Acórdão do Tribunal da Relação de
Évora
Processo:
1542/17.4T8ENT-A.E1
Relator: ANABELA LUNA DE CARVALHO
Descritores: CASA DE MORADA DE FAMÍLIA
EXECUÇÃO FISCAL
Data do Acordão: 02/20/2024
Votação: UNANIMIDADE
Texto Integral: S
Sumário: 1. A proteção da casa de morada de família que o artigo 244.º, n.º 2, do CPPT promove, impedindo a venda do imóvel afeto à habitação própria e permanente do executado ou do seu agregado familiar, é de exclusiva aplicação aos processos de execução fiscal.
2. Não tendo a virtualidade de impedir que outro credor com penhora, ainda que posterior, sobre o mesmo imóvel, promova na execução comum a realização da venda.
3. Contudo, o prosseguimento da execução comum só pode ser consentido se for inequívoco dos autos de execução fiscal, a afetação do imóvel a habitação própria e permanente do executado ou do seu agregado familiar.

════════════════════

Transcreva na íntegra, sem qualquer alteração, o acórdão sobre a casa de morada de família. As linhas que se apresentam provêm de uma fonte distinta.

════════════════════

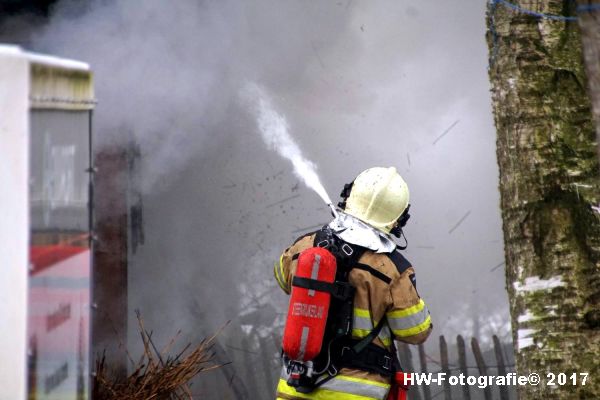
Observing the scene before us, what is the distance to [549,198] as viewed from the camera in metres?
4.03

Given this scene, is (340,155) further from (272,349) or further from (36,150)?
(36,150)

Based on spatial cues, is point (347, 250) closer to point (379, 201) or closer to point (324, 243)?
point (324, 243)

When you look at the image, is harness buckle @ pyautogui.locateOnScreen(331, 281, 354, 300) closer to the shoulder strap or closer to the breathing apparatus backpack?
the breathing apparatus backpack

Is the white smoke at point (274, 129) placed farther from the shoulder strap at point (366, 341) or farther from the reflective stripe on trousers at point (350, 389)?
the reflective stripe on trousers at point (350, 389)

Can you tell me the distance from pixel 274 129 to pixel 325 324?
3.00m

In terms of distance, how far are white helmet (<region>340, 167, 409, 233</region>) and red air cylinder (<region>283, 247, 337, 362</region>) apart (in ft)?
1.50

════════════════════

RESOLUÇÃO:
Acórdão do Tribunal da Relação de
Évora
Processo:
1542/17.4T8ENT-A.E1
Relator: ANABELA LUNA DE CARVALHO
Descritores: CASA DE MORADA DE FAMÍLIA
EXECUÇÃO FISCAL
Data do Acordão: 02/20/2024
Votação: UNANIMIDADE
Texto Integral: S
Sumário: 1. A proteção da casa de morada de família que o artigo 244.º, n.º 2, do CPPT promove, impedindo a venda do imóvel afeto à habitação própria e permanente do executado ou do seu agregado familiar, é de exclusiva aplicação aos processos de execução fiscal.
2. Não tendo a virtualidade de impedir que outro credor com penhora, ainda que posterior, sobre o mesmo imóvel, promova na execução comum a realização da venda.
3. Contudo, o prosseguimento da execução comum só pode ser consentido se for inequívoco dos autos de execução fiscal, a afetação do imóvel a habitação própria e permanente do executado ou do seu agregado familiar.